Women with congenital heart disease are more likely to have safer pregnancies, according to new research.
Physicians may have been over-estimating the risks of complications for women with these disorders, which in turn may have been discouraging them from pregnancy, the researchers said.
Congenital heart disease (CHD) is a group of abnormalities in the heart that develop before birth, such as holes in the heart, leaky or narrow valves, and incomplete or missing parts. The condition is relatively rare, but affects nearly one percent of all babies born in the United States each year.
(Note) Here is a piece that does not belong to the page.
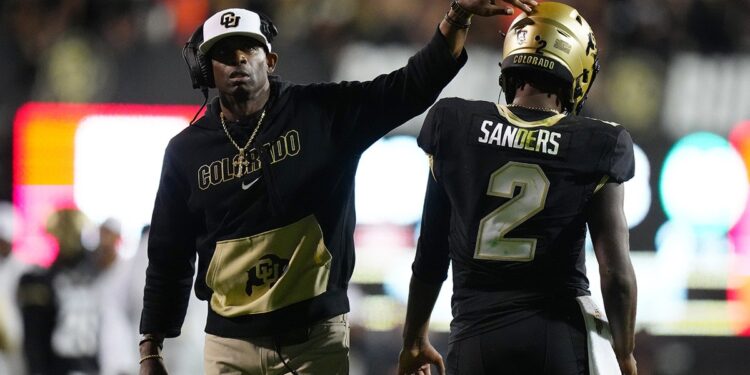 Deion Sanders pats Shedeur Sanders on helmet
The new research from the Perelman School of Medicine at the University of Pennsylvania reveals that women with CHD, deemed high risk by conventional measures, are in fact more likely to have safe, healthy pregnancies than current risk-assessments suggest.
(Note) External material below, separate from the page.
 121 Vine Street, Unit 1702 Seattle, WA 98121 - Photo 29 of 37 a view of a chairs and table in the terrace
"Our findings are extremely promising for women with CHD who are entering their childrearing years, as we now know there is a better chance of a healthy, low-risk pregnancy," said the study's lead author, Dr Yuli Kim, who is director of the Philadelphia Adult Congenital Heart Centre, and an assistant professor of Medicine in the Perelman School of Medicine at the University of Pennsylvania.
“With the tools currently used to evaluate risk, such as Pregnancy and Congenital Heart Disease (ZAHARA) and Cardiac Disease in Pregnancy (CARPREG) risk scores, clinicians have actually been over estimating the risk of complication for some of these women, which could be discouraging when making the decision to have children,” she explained.
As part of the study, the researchers examined 186 women over 18 with CHD who had given birth between 1998 and 2014, and applied risk scores from CARPREG and ZAHARA. Cardiac events, such as arrhythmia, heart failure, stroke, heart attack, cardiac arrest, or cardiac death, were assessed for up to six months after birth.
While there were 31 cardiac events – representing 17 percent of all pregnancies – none of the women died. With the CARPREG model, the estimated risk versus observed adverse events differed greatly from 75 to 25 percent, and with ZAHARA, estimated risk was 70 percent and observed events were 38 percent.
“Risk assessment tools are very beneficial on a global scale, but the best way to evaluate patients and determine potential risk is to evaluate each patient on an individual level,” Dr Kim said.
“The results from this study will certainly be helpful in reassuring woman with CHD that most patients in similar situations have successful pregnancy, especially if they are managed in a high-risk clinic.”
She noted that additional research is needed in order to better identify higher risk patients, but that this data will be helpful in the clinical management of CHD patients who are navigating their pregnancy.
The findings of the research will be presented at the American Heart Association Scientific Sessions 2016 in December.